Why did companies originally use relational database design?
The relational database design was originally created to solve the problem of data redundancy. It is a system that stores data in tables, where each table contains rows and columns. The rows represent records or instances of a particular type of information, and the columns represent attributes or fields.
In the early days of the database, cloud and big data services had not yet developed. Early databases were relatively simple and straightforward and did not account for the dynamic use patterns that businesses can adopt today.
Key-value database vs cache
Most key-value databases will have their own cache by default and will automatically keep frequently requested data in RAM, but an additional caching layer is always an option as well.
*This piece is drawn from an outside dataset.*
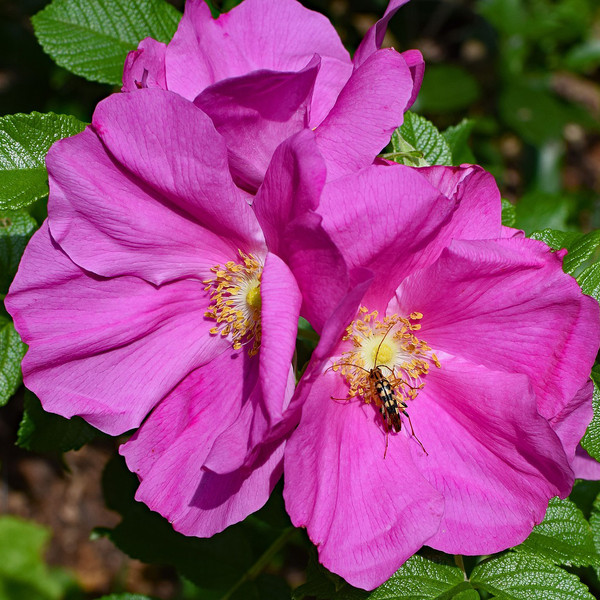 Japanese Rugosa Rose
What is a distributed key-value database?
A distributed key-value database is a type of database that stores data in the form of key-value pairs with the data stored on multiple nodes, which are connected to each other via a network. The nodes are not required to be in the same location and can be spread across different geographical locations. This makes it possible for the database to be highly available and scalable.
The distributed database is accessed through a client application. The client application sends commands to the database server which then executes the commands in parallel with other nodes in the network. The distributed database is viewed as a single entity to the end user and they do not notice any performance degradation because of redundancy, and instead only see latency benefits.